まともにずっと聞いていたら、精神的に壊れてしまいそうだ。
母親と娘。
ごく一般的な家庭ならば、同性の親子はとても仲がいいものなのだろう。
でもそれは、私にとってはテレビの中の世界。
本の中の世界。
一緒に買い物に出かけたり、学校でのことを話したりして。
腹を割って、何でも話せる関係。
だけど、うちは違う。
普通の家庭とうちは、全く違うのだ。
こんな両親に、何を話せるというのだろう。
すぐに怒るだけで、娘の話なんか何も聞いてくれない母親。
母親を避けて、家庭から遠ざかるだけの父親。
いじめを受けていたあの頃だって、両親にはいじめのことは何も話さなかった。
話せなかった。
言ったって、どうにもならない。
話して両親に何かをしてもらえるなんて、これっぽっちも考えたことがなかった。
お父さんのことは、嫌いじゃない。
離れていくお父さんを寂しく思うだけで、苦手ということもない。
ただ、お母さんだけは別。
自分のことしか頭にないこの人を、私はどうしても好きになれないままだった。
学校に行かなくちゃ。
早く、早く学校に。
紺野くんに会える学校に行きたい。
こんな所で母親の愚痴を聞いているくらいなら、学校に行く方がマシ。
友達はいなくても、紺野くんに会える。
話せなくても、顔を見ることが出来る。
ただ、一言。
「今日は早く学校に行かなくちゃいけないから、もう行くね………。

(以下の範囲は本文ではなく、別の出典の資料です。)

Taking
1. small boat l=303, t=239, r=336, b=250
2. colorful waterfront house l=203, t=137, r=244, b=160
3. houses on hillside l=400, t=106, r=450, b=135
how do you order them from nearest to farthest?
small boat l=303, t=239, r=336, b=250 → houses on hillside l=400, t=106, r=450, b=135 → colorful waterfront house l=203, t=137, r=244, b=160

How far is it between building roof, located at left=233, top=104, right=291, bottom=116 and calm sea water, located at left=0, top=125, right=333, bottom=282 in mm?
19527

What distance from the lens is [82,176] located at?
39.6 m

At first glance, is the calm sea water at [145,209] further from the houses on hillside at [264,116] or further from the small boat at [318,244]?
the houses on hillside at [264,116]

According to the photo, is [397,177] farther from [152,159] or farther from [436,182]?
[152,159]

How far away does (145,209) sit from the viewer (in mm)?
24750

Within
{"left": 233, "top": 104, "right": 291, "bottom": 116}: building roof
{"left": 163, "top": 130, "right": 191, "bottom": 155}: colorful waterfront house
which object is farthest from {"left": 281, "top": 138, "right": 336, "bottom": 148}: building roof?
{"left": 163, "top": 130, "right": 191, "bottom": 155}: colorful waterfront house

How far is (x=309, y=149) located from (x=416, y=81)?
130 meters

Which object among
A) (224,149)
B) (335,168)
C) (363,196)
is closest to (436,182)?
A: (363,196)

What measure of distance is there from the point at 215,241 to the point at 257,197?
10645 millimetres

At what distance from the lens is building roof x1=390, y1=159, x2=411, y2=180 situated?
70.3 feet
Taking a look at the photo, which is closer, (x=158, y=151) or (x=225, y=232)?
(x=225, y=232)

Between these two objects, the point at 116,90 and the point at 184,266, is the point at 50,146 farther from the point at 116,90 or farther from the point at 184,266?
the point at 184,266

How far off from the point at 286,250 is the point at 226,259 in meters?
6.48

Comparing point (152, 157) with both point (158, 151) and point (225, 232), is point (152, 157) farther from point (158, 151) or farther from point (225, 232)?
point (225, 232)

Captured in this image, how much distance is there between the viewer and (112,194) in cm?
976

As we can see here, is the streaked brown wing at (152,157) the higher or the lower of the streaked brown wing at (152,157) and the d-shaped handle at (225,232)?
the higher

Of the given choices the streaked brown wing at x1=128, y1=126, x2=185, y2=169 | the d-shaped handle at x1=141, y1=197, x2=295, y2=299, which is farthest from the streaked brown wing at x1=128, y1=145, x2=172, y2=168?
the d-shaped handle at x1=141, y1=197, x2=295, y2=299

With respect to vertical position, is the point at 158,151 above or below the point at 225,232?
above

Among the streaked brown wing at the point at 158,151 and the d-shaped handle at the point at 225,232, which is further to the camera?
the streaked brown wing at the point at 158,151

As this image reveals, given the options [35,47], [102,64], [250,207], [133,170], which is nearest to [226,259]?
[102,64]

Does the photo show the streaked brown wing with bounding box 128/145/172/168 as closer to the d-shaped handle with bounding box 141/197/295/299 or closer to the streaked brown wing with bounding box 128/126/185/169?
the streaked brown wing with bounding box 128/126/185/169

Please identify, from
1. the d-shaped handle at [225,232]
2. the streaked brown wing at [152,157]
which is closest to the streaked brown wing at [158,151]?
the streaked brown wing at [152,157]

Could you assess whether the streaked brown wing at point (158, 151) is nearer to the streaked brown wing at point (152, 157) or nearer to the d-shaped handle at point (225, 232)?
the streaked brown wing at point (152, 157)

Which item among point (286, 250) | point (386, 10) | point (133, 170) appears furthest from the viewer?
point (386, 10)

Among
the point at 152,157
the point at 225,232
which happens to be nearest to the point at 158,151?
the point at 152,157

」
そう嘘をついて、家を出た。
クリーニングに出したばかりの制服を着て、スニーカーを履いて家を出る。
早朝の空気は、まだわずかに冷たさを孕んでいる。
それがどこか心地良く、滲んでいた汗を適度に冷やしてくれた。
こんなにも清々しい気持ちになれるのは、どうしてだろう。